Brannon Braga is no spokesperson for Roddenberry's intent for ST as originally developed. The quote is dripping with the kind of revisionist, agenda-driven hatred of religion not seen or suggested in TOS.
When Roddenberry spoke for himself, he said things like: "I condemn false prophets, I condemn the effort to take away the power of rational decision, to drain people of their free will--and a hell of a lot of money in the bargain. Religions vary in their degree of idiocy, but I reject them all. For most people, religion is nothing more than a substitute for a malfunctioning brain," and "We must question the story logic of having an all-knowing all-powerful God, who creates faulty Humans, and then blames them for his own mistakes."
Advocates of the "Roddenberry=atheist" missed the following along the way:
In the book
Lou Scheimer: Creating the Filmation Generation (pg. 99), Scheimer recalled something telling, which the hardline, "Roddenberry=atheist" group did not know, or choose to ignore:
Gene got to be close to us all at Filmation. I remember when he and Majel barret had their little baby, Eugene Wesley Roddenberry jr., they invited us to the christening. He had a rabbi there, and a Catholic priest, and a Protestant reverend. He said, "There is no way that this kid is not going to go to heaven."

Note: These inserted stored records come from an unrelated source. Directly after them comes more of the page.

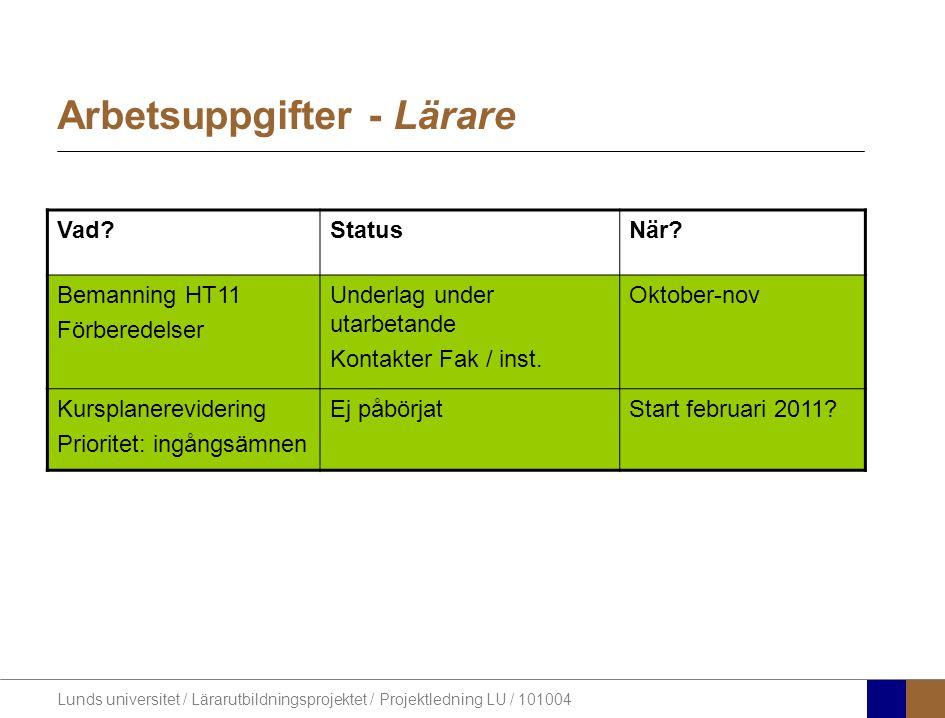 Lunds universitet / Lärarutbildningsprojektet / Projektledning LU / 101004 Arbetsuppgifter - Lärare Vad?StatusNär? Bemanning HT11 Förberedelser Underl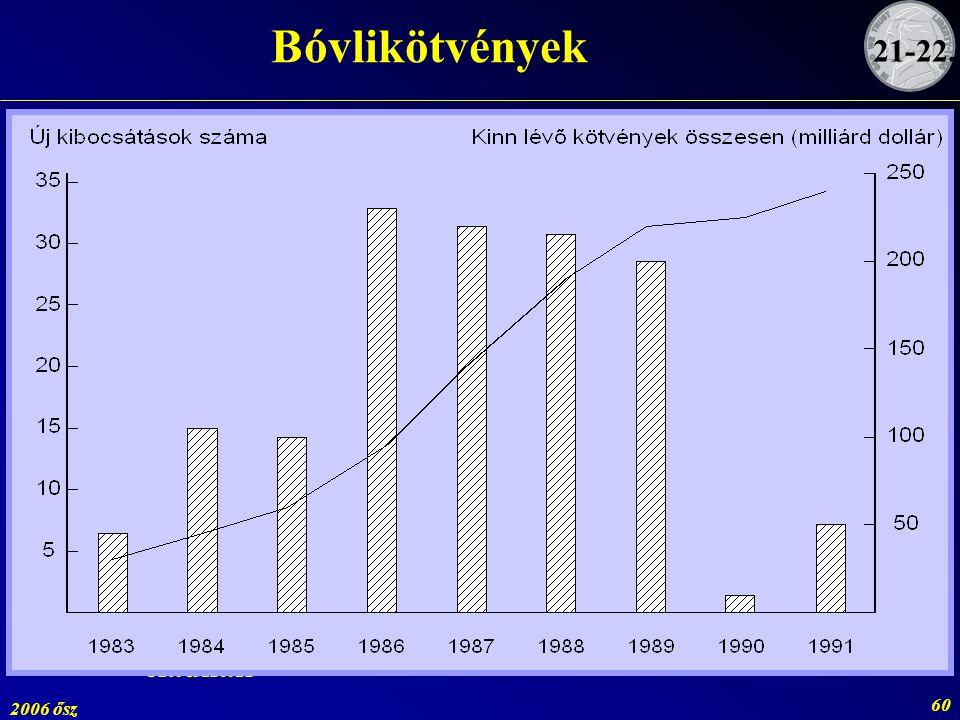 Bóvlikötvények 21-22. ~ 1970 gyenge minősítésű kötvények vásárlása nem népszerű. ~ 1980 kiszorultak a vállalatok a nyilvános piacról.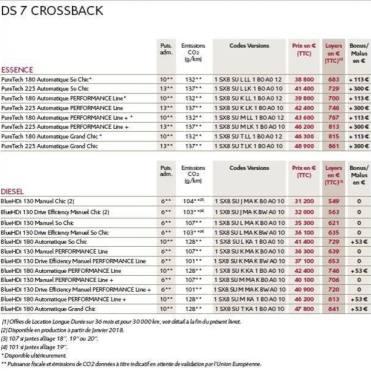 tarifs-ds7-crossback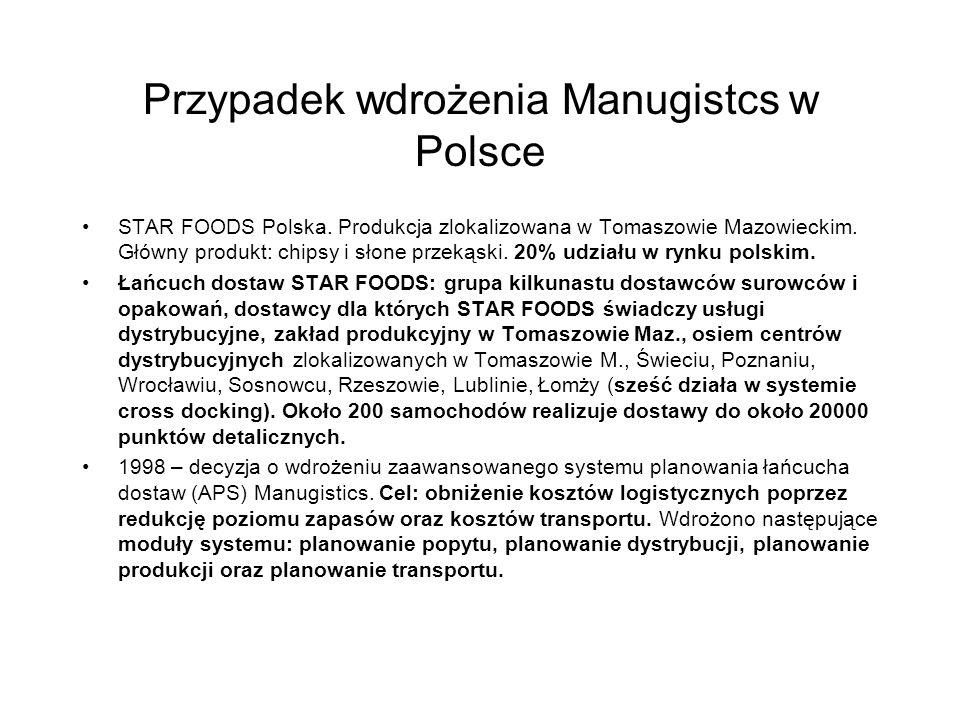 Przypadek wdrożenia Manugistcs w Polsce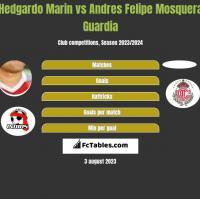Hedgardo Marin vs Andres Felipe Mosquera Guardia h2h player stats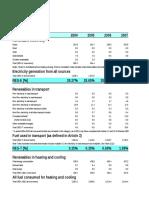 Statistics of RES in Slovenia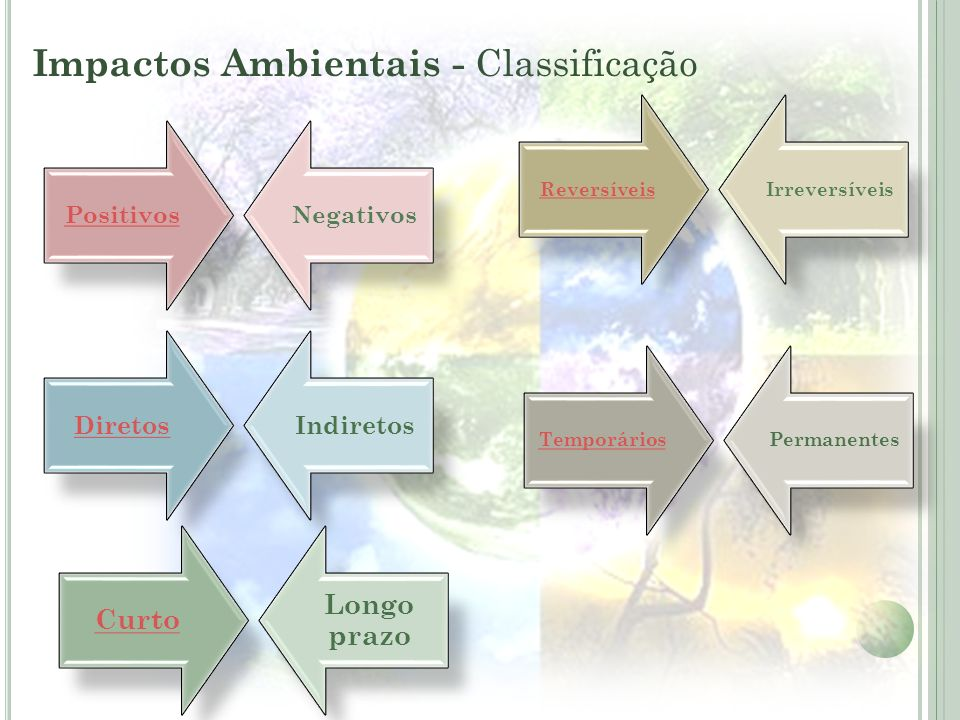 Impactos Ambientais - Classificação DiretosIndiretos Curto Longo prazo TemporáriosPermanentes PositivosNegativos ReversíveisIrreversíveis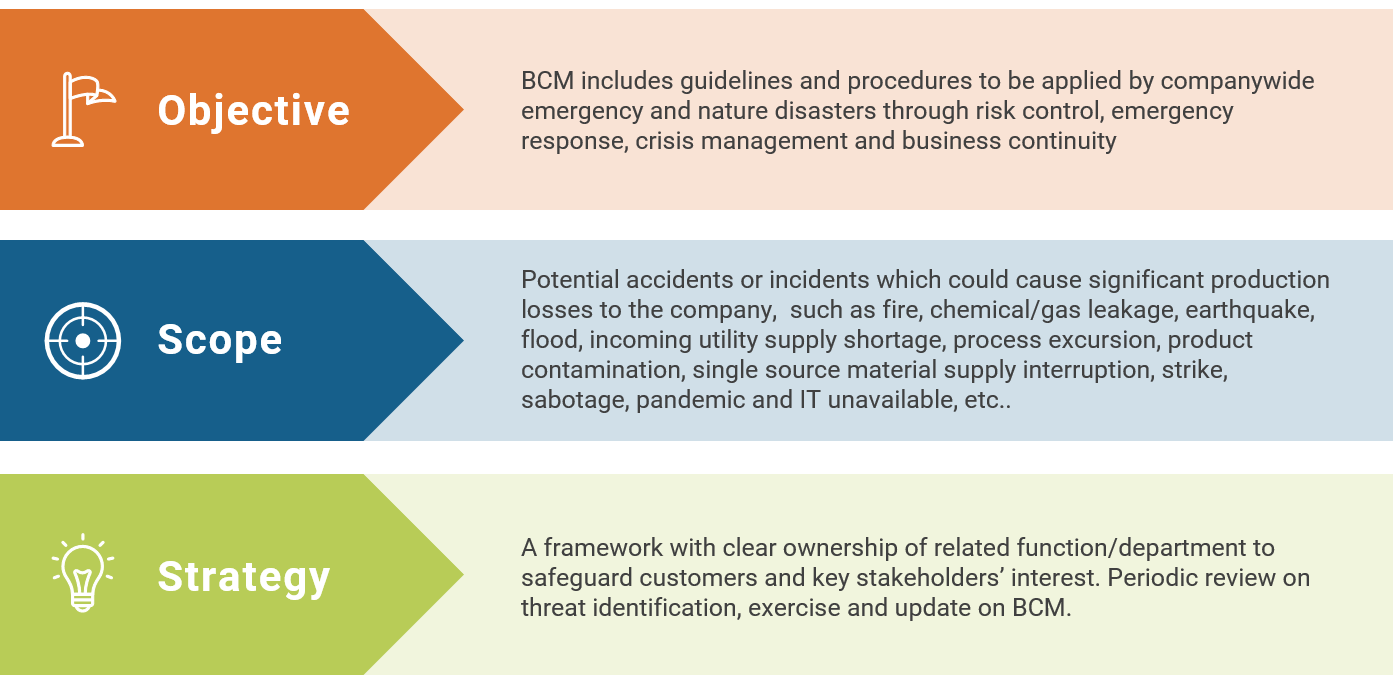 Business Continuity Management (BCM) outline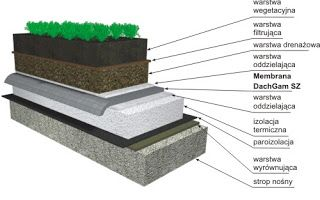 TECHNOLOGIE BUDOWLANE  : Wykonanie Dachu Odwróconego -Warstwy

That was not a joke or stunt. Even if one argues that GR's invitation to the reverend, rabbi and priest implied he was not sure--he still moved in a conscious direction of faith the atheist would not even entertain.
With EWR, jr. born in 1974--long after TOS and just at the end of TAS' production. Roddenberry's statement--at one of the most important moments of his life--paints a clear picture that he was not the atheism cheerleader of latter day revisionist accounts, and certainly not during TOS' production. This explains the direction of the closing lines in
"Bread and Circuses," which never read like the mere offering of opinion on a parallel event (in the way one would say, "oh, they just invented the car--cool!"), but some kind of deeper recognition/connection.
GR clearly did not like the false god types (Apollo, Gary Mitchell, et al), but TOS was not anti-God, or the series characters having no belief in God (ex. Kirk's line "
We find the One quite adequate").
Braga's agenda had him talking out of his ass, an agenda which ignored experiences and 1st hand accounts where GR expressed faith--in order to paint him as the TV producer version of Dawkins.